Execution Copy
FIRST AMENDMENT TO CREDIT AGREEMENT
THIS FIRST AMENDMENT TO CREDIT AGREEMENT dated as of July 18, 1996 by
and among REGENCY REALTY CORPORATION ("Borrower"), each of the Lenders signatory
hereto ("Lenders") and XXXXX FARGO REALTY ADVISORS FUNDING, INCORPORATED, as
Agent ("Agent").
WHEREAS, Borrower, Lenders and Agent are parties to that certain Credit
Agreement dated as of May 17, 1996 (the "Credit Agreement") and desire to amend
certain provisions of the Credit Agreement on the terms and conditions contained
herein.
NOW, THEREFORE, for good and valuable consideration, the receipt and
sufficiency of which are hereby acknowledged by the parties hereto, the parties
hereto hereby agree as follows:
Section 1. Specific Amendments to Credit Agreement.

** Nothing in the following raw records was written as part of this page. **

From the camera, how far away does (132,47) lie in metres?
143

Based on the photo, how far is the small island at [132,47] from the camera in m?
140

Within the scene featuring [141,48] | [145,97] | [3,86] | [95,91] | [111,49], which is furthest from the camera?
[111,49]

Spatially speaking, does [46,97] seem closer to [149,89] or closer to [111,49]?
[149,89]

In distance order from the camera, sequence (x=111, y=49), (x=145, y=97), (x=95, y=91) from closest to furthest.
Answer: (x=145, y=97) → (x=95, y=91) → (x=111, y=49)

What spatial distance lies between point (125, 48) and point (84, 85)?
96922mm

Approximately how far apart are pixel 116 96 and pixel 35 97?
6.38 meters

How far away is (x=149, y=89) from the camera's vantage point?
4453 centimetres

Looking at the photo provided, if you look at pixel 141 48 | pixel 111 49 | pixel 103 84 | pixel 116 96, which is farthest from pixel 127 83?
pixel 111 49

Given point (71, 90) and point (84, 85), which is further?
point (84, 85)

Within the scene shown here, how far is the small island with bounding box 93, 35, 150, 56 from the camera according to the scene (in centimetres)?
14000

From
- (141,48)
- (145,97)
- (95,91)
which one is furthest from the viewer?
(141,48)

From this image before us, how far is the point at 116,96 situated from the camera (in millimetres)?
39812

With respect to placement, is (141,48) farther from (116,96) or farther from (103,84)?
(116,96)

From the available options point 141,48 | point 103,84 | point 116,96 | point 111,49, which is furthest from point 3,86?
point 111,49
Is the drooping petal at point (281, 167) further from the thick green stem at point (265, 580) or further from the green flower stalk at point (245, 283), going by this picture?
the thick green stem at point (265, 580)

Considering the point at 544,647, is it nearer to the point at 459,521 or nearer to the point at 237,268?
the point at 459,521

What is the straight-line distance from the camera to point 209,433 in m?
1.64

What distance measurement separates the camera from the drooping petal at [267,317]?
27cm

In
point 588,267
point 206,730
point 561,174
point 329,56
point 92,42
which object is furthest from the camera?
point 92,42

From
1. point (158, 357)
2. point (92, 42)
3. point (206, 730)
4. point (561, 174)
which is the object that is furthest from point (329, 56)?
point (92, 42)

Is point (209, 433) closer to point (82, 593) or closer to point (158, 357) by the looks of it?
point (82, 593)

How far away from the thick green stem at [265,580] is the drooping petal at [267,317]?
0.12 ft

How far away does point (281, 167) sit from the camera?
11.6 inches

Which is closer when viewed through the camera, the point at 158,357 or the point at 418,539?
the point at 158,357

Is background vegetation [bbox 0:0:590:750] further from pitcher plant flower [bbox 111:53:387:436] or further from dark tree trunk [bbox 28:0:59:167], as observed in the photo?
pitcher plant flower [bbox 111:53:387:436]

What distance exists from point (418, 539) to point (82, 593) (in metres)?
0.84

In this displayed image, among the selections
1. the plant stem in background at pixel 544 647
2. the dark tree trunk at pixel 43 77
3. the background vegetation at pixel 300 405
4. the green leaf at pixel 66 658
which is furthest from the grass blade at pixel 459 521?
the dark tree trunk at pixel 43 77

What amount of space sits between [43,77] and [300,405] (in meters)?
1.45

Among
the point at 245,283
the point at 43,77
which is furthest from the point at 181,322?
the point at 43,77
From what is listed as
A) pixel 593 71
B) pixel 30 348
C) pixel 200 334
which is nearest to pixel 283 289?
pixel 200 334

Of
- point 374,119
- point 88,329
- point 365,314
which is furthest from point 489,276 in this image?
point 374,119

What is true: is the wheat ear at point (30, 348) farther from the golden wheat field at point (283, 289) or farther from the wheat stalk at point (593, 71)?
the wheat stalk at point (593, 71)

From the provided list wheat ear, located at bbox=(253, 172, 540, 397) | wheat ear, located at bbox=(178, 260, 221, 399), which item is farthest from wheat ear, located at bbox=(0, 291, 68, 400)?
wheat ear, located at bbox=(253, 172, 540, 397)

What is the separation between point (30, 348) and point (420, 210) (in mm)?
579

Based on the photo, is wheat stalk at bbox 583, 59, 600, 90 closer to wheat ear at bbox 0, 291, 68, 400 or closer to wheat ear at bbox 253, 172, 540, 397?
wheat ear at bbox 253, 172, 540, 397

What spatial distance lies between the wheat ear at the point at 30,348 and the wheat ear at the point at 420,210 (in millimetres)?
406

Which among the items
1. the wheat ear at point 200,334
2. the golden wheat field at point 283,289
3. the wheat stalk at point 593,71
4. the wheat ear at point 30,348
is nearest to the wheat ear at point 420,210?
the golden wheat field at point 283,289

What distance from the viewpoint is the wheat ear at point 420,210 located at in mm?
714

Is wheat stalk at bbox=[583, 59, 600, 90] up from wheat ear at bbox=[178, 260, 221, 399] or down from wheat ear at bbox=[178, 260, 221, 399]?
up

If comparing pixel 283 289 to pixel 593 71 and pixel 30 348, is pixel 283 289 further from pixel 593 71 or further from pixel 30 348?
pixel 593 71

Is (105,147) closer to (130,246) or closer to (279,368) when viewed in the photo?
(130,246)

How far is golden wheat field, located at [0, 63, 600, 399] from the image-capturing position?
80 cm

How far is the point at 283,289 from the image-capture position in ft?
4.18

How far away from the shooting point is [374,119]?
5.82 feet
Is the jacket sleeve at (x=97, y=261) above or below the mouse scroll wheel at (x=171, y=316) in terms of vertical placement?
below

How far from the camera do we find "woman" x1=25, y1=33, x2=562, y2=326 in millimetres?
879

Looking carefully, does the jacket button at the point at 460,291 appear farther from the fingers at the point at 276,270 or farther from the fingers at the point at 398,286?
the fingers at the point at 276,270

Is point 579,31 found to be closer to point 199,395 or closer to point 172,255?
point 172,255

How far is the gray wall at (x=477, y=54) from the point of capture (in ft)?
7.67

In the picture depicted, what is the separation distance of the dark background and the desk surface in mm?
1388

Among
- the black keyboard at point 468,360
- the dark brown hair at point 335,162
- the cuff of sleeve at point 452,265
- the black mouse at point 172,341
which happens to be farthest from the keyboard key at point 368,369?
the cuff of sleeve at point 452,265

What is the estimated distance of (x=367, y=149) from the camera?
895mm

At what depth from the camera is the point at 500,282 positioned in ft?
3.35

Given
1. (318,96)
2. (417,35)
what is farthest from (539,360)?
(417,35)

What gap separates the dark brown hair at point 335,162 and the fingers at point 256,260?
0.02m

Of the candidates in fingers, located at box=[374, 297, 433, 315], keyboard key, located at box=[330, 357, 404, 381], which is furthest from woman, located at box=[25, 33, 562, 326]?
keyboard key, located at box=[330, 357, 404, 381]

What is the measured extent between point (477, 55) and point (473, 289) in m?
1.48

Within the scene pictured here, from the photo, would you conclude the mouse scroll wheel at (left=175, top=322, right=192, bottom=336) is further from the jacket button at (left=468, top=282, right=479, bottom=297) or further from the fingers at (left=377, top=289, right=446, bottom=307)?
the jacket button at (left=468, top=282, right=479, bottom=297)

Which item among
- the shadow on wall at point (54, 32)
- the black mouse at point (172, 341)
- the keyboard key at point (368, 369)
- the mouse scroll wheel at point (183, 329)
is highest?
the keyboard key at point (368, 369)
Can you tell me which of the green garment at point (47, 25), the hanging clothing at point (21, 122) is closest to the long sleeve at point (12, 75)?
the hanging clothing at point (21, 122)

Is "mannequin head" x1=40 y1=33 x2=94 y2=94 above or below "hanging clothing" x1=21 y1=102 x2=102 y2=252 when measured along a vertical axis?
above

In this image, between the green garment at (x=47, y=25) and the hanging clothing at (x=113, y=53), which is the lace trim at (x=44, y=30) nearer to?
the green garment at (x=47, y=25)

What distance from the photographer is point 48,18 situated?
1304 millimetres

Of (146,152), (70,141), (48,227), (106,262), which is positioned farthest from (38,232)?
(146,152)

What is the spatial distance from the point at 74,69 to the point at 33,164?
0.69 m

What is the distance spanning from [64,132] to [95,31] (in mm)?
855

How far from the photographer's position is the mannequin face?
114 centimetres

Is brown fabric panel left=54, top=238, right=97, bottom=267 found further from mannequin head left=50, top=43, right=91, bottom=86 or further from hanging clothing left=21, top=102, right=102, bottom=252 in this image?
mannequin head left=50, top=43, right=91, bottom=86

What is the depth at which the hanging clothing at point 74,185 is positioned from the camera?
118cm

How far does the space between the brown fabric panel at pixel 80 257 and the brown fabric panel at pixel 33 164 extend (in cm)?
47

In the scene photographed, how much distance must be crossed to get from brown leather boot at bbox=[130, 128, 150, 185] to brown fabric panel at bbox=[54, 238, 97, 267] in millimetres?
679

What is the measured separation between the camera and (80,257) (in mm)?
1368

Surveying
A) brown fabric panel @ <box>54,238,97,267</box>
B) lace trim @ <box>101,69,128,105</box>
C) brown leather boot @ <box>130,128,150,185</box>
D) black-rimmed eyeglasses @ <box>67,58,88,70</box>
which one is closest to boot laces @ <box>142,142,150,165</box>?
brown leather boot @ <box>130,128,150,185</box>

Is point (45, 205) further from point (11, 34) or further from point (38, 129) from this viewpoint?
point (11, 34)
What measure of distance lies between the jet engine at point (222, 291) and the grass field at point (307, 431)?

(a) The Credit Agreement is hereby amended by deleting from Section 1.1
the definition of the term "Unprotected Floating Rate Debt" and substituting in
its place the following:
"Unprotected Floating Rate Debt" means all Indebtedness of the
Borrower (including, without limitation, Indebtedness of Unconsolidated
Affiliates of the Borrower which Indebtedness is recourse to the
Borrower) which bears interest at fluctuating rates and for which the
Borrower has not obtained Interest Rate Agreements which effectively
cause such variable rates to be equivalent to fixed rates less than or
equal to 10% per annum.
(b) The Credit Agreement is hereby amended by deleting the last sentence of
Section 2.6. and substituting in its place the following:
Each Conversion from a Base Rate Loan to a LIBOR Loan shall be in an
aggregate amount for the Loans of all the Lenders of not less than
$1,000,000 or integral multiples of $100,000 in excess of that amount.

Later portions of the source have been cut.